UMGZ 48x24x11.5 [M8] GZ / N38 - magnetic holder external thread

Pros and cons of neodymium magnets.

In addition to their magnetic capacity, neodymium magnets provide the following advantages:

• Their magnetic field remains stable, and after approximately 10 years it drops only by ~1% (theoretically),
• They possess excellent resistance to magnetic field loss when exposed to external fields,
• The use of an elegant layer of noble metals (nickel, gold, silver) causes the element to present itself better,
• Magnetic induction on the working part of the magnet is impressive,
• Due to their durability and thermal resistance, neodymium magnets are capable of operate (depending on the form) even at high temperatures reaching 230°C or more...
• Thanks to modularity in forming and the capacity to customize to individual projects,
• Universal use in modern industrial fields – they are commonly used in magnetic memories, motor assemblies, medical devices, and technologically advanced constructions.
• Thanks to their power density, small magnets offer high operating force, with minimal size,

Cons of neodymium magnets and proposals for their use:

• To avoid cracks under impact, we suggest using special steel housings. Such a solution secures the magnet and simultaneously improves its durability.
• Neodymium magnets lose strength when exposed to high temperatures. After reaching 80°C, many of them experience permanent drop of strength (a factor is the shape and dimensions of the magnet). We offer magnets specially adapted to work at temperatures up to 230°C marked [AH], which are extremely resistant to heat
• They rust in a humid environment - during use outdoors we advise using waterproof magnets e.g. in rubber, plastic
• Limited possibility of producing nuts in the magnet and complex forms - preferred is casing - magnet mounting.
• Potential hazard to health – tiny shards of magnets pose a threat, in case of ingestion, which gains importance in the aspect of protecting the youngest. Additionally, small components of these magnets are able to be problematic in diagnostics medical when they are in the body.
• With budget limitations the cost of neodymium magnets can be a barrier,

Magnetic strength at its maximum – what contributes to it?

The specified lifting capacity concerns the maximum value, measured under optimal environment, specifically:

• with the contact of a sheet made of special test steel, guaranteeing full magnetic saturation
• with a thickness no less than 10 mm
• with a plane cleaned and smooth
• under conditions of ideal adhesion (metal-to-metal)
• during detachment in a direction vertical to the plane
• at room temperature

Lifting capacity in real conditions – factors

In practice, the real power results from a number of factors, listed from crucial:

• Clearance – existence of any layer (paint, tape, gap) interrupts the magnetic circuit, which lowers capacity rapidly (even by 50% at 0.5 mm).
• Force direction – note that the magnet has greatest strength perpendicularly.

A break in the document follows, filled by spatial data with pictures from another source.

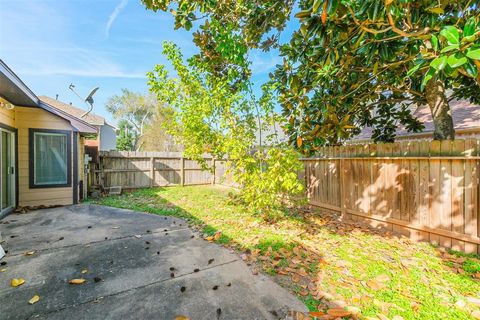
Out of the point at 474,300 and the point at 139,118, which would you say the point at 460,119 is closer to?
the point at 474,300

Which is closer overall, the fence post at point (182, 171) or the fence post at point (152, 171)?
the fence post at point (152, 171)

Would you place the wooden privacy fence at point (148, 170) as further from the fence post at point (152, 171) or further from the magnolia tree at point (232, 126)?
the magnolia tree at point (232, 126)

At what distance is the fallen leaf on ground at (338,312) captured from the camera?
1974 mm

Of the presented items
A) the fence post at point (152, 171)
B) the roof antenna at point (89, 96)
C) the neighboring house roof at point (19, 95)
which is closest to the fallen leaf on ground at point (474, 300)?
the neighboring house roof at point (19, 95)

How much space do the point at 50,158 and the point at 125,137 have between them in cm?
2006

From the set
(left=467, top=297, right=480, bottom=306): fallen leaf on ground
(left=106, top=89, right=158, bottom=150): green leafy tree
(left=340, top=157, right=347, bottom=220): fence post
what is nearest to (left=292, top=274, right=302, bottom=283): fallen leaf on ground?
(left=467, top=297, right=480, bottom=306): fallen leaf on ground

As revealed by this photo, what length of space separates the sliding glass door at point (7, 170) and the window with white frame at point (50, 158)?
373 mm

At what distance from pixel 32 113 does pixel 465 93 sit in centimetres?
1026

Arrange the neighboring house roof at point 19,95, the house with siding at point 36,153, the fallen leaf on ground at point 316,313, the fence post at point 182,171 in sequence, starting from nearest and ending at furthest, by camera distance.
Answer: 1. the fallen leaf on ground at point 316,313
2. the neighboring house roof at point 19,95
3. the house with siding at point 36,153
4. the fence post at point 182,171

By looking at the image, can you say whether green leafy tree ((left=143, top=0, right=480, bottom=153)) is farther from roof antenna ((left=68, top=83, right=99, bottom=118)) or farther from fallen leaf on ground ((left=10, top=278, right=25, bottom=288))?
roof antenna ((left=68, top=83, right=99, bottom=118))

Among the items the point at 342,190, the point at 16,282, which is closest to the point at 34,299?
the point at 16,282

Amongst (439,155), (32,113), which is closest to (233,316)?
(439,155)

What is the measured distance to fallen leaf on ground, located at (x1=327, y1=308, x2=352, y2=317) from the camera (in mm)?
1974

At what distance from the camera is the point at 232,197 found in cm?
704
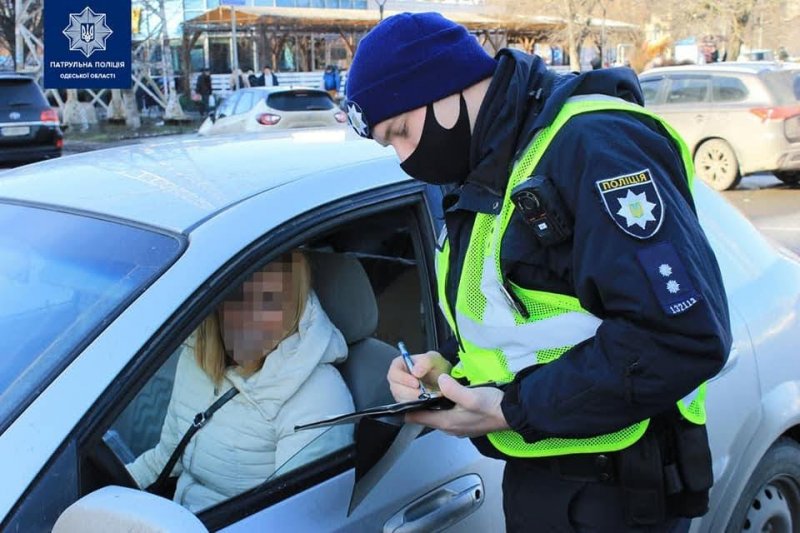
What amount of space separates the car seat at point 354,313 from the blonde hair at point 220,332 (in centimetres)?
10

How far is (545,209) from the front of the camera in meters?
1.36

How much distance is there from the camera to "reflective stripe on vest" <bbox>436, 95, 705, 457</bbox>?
1424 millimetres

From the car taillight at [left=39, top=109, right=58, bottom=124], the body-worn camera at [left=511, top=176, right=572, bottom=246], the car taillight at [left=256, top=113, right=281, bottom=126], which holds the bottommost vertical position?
the car taillight at [left=256, top=113, right=281, bottom=126]

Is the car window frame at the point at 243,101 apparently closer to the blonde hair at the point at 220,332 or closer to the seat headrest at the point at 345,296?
the seat headrest at the point at 345,296

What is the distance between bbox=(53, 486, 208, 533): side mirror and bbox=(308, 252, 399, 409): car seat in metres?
1.04

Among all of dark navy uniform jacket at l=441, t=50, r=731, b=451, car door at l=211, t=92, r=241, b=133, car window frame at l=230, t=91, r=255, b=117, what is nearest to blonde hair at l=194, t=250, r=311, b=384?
dark navy uniform jacket at l=441, t=50, r=731, b=451

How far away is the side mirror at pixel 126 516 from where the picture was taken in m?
1.15

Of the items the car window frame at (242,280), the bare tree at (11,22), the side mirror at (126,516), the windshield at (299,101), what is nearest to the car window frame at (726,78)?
the windshield at (299,101)

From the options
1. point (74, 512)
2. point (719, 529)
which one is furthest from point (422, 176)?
point (719, 529)

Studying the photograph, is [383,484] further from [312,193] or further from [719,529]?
[719,529]

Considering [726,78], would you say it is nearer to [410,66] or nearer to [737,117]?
[737,117]

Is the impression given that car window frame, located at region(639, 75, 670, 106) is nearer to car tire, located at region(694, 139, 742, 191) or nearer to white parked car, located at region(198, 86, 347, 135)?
car tire, located at region(694, 139, 742, 191)

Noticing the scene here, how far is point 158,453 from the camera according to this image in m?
2.02

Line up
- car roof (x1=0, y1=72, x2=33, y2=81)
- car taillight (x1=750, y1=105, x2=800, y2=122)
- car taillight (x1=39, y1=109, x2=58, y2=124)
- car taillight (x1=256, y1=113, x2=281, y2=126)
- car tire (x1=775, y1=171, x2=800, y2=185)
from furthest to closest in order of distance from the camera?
car taillight (x1=256, y1=113, x2=281, y2=126) → car taillight (x1=39, y1=109, x2=58, y2=124) → car roof (x1=0, y1=72, x2=33, y2=81) → car tire (x1=775, y1=171, x2=800, y2=185) → car taillight (x1=750, y1=105, x2=800, y2=122)
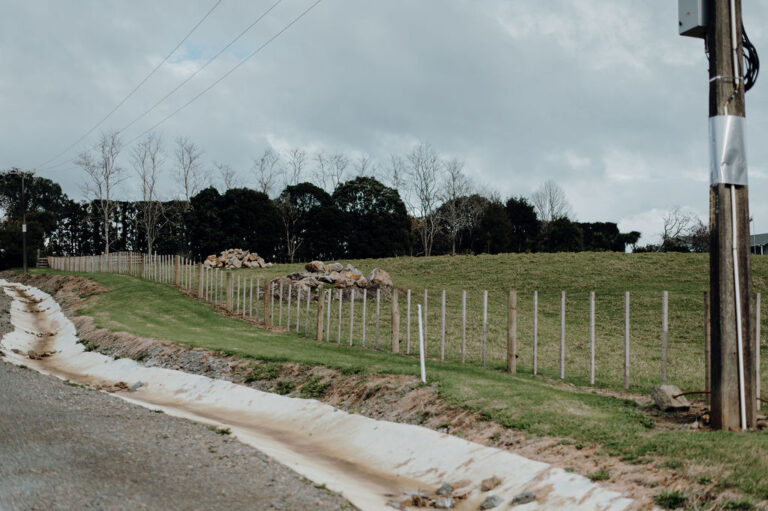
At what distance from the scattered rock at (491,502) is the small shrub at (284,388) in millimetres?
6953

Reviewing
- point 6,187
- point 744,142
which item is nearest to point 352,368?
point 744,142

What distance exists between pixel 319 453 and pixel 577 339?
14596mm

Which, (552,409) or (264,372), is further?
(264,372)

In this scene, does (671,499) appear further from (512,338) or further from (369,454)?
(512,338)

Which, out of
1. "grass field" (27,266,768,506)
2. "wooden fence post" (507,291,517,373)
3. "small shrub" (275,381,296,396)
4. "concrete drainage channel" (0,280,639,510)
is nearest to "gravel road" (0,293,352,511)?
"concrete drainage channel" (0,280,639,510)

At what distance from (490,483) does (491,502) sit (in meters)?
0.50

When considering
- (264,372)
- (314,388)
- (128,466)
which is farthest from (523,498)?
(264,372)

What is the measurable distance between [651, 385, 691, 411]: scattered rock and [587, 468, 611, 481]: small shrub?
2.85 m

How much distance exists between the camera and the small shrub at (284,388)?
14.1 metres

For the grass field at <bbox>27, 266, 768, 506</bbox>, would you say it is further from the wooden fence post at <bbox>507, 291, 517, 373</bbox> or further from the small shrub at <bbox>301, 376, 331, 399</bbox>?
the small shrub at <bbox>301, 376, 331, 399</bbox>

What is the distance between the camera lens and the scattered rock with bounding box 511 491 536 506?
7.52 metres

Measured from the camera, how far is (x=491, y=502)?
7.73 m

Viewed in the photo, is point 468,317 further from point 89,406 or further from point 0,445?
point 0,445

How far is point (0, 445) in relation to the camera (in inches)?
332
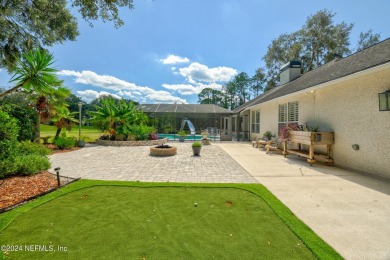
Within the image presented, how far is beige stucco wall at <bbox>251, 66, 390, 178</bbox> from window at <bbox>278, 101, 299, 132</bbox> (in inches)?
76.9

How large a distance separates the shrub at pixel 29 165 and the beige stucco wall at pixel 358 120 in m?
11.6

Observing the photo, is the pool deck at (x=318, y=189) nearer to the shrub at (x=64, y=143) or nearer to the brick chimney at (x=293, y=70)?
the shrub at (x=64, y=143)

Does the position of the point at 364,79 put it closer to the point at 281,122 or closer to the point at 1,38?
the point at 281,122

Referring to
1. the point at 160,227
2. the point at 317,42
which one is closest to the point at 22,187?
the point at 160,227

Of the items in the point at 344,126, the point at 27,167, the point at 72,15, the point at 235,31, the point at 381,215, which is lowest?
the point at 381,215

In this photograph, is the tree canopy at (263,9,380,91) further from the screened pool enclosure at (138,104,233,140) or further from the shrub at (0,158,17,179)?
the shrub at (0,158,17,179)

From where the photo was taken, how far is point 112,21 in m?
7.02

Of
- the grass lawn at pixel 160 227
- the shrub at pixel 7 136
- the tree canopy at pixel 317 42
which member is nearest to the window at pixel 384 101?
the grass lawn at pixel 160 227

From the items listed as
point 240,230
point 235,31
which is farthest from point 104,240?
point 235,31

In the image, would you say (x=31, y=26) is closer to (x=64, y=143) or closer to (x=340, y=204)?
(x=64, y=143)

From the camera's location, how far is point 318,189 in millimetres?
5312

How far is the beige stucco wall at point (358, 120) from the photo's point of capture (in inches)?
249

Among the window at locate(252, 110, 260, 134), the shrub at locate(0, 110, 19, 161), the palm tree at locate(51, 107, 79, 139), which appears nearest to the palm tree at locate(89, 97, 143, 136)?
the palm tree at locate(51, 107, 79, 139)

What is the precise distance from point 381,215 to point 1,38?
15.2 m
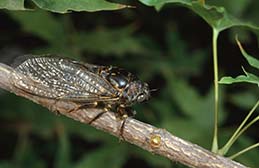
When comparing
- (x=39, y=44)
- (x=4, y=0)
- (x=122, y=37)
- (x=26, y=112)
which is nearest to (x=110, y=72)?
(x=4, y=0)

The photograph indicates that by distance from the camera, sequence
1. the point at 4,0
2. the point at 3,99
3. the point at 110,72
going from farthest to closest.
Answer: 1. the point at 3,99
2. the point at 110,72
3. the point at 4,0

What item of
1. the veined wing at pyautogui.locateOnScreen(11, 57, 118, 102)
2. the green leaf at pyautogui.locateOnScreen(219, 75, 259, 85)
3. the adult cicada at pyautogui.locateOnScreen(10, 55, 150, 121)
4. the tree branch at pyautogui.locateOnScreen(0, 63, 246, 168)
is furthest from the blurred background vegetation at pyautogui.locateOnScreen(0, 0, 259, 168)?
the green leaf at pyautogui.locateOnScreen(219, 75, 259, 85)

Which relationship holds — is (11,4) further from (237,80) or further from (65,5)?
(237,80)

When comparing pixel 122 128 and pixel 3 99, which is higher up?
pixel 122 128

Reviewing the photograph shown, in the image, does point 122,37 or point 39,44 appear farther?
point 39,44

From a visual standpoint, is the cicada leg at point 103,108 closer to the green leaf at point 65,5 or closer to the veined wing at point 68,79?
the veined wing at point 68,79

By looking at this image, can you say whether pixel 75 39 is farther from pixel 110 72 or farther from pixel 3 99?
pixel 110 72

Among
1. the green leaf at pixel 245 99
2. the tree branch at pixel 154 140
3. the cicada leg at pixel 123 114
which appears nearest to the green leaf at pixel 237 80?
the tree branch at pixel 154 140
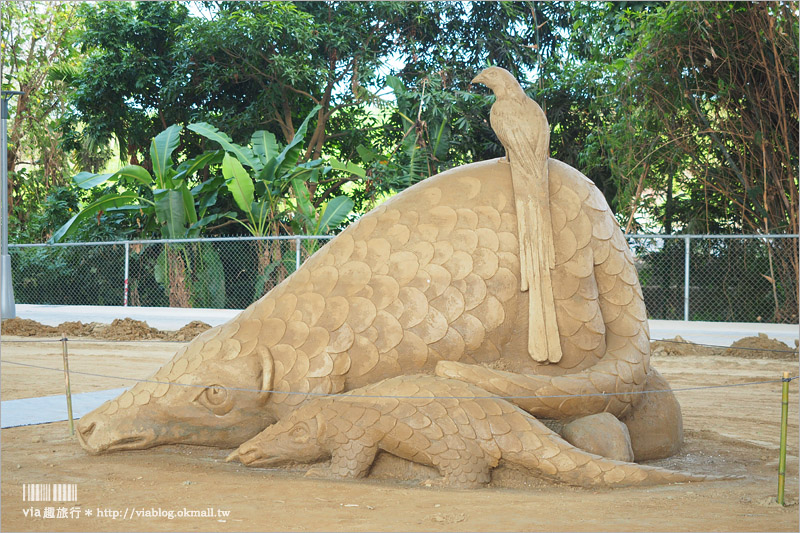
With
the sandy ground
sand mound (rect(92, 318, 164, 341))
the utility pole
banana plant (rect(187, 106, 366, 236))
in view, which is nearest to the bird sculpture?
the sandy ground

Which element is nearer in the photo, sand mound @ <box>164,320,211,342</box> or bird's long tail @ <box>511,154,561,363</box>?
bird's long tail @ <box>511,154,561,363</box>

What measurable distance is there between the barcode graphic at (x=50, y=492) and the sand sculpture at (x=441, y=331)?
635 mm

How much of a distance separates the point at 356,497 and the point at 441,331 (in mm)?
1142

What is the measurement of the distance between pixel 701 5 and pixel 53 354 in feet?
34.6

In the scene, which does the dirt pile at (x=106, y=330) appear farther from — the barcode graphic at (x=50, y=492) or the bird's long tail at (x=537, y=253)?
the bird's long tail at (x=537, y=253)

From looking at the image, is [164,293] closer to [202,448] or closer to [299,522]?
[202,448]

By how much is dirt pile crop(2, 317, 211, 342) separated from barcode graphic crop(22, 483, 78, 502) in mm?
7449

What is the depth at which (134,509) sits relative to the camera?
12.5 feet

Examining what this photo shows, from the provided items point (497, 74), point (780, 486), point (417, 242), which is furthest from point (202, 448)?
point (780, 486)

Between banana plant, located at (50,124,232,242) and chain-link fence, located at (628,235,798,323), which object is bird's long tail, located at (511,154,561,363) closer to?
chain-link fence, located at (628,235,798,323)

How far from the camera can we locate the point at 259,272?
13234 mm

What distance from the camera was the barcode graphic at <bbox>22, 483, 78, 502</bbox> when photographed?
4023mm

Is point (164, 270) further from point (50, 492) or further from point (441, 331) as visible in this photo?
point (441, 331)

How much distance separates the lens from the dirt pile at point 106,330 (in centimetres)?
1204
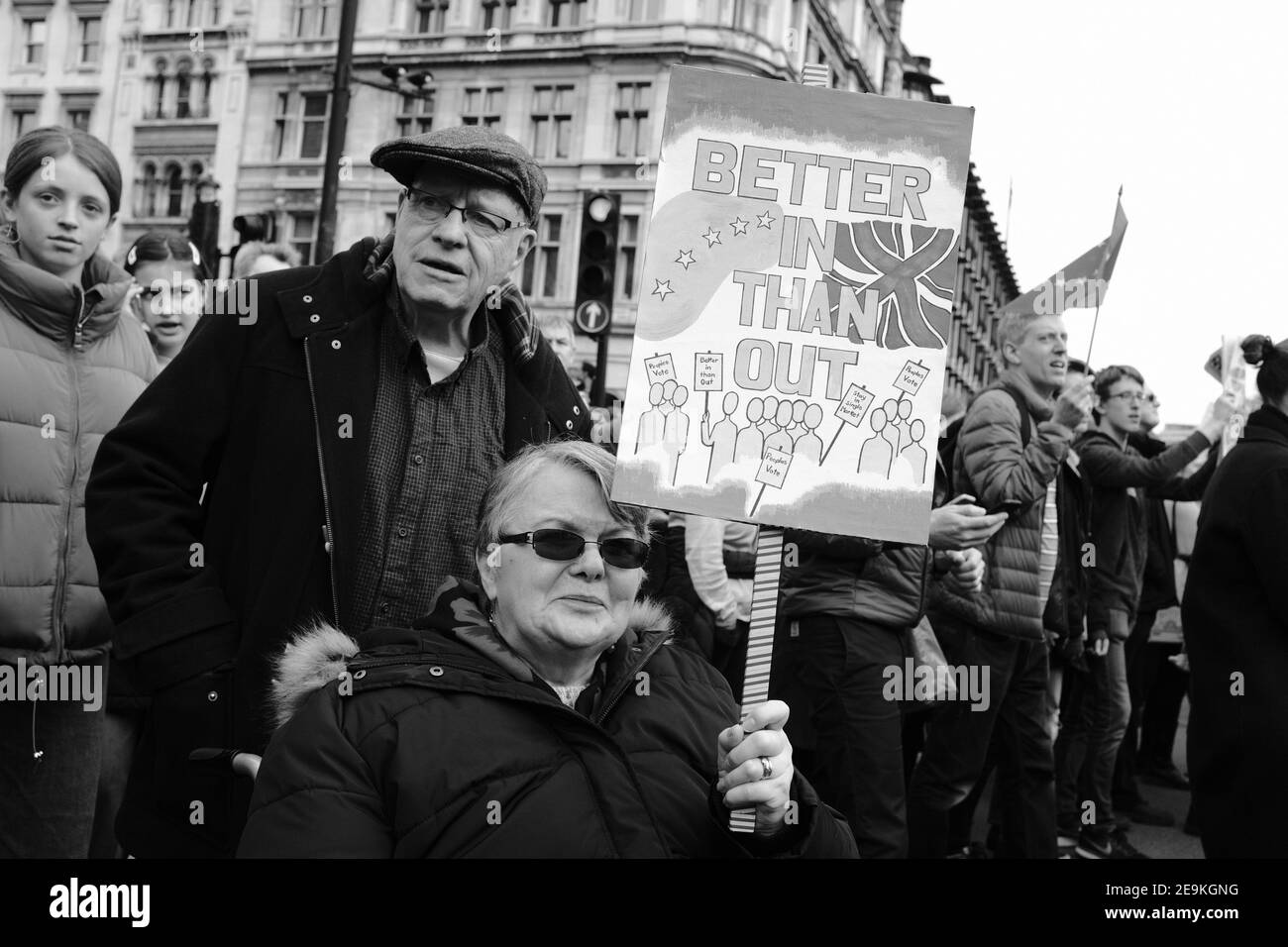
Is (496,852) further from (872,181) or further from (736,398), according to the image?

Under sliding down, the capacity drops drastically, often to levels of 20-30% of the nominal value.
• Steel thickness – too thin sheet does not accept the full field, causing part of the power to be wasted into the air.
• Material type – the best choice is pure iron steel. Stainless steels may have worse magnetic properties.
• Surface structure – the more even the surface, the better the adhesion and higher the lifting capacity. Roughness acts like micro-gaps.
• Temperature influence – hot environment reduces pulling force. Too high temperature can permanently damage the magnet.

* Holding force was checked on the plate surface of 20 mm thickness, when a perpendicular force was applied, whereas under attempts to slide the magnet the holding force is lower. In addition, even a slight gap {between} the magnet and the plate reduces the holding force.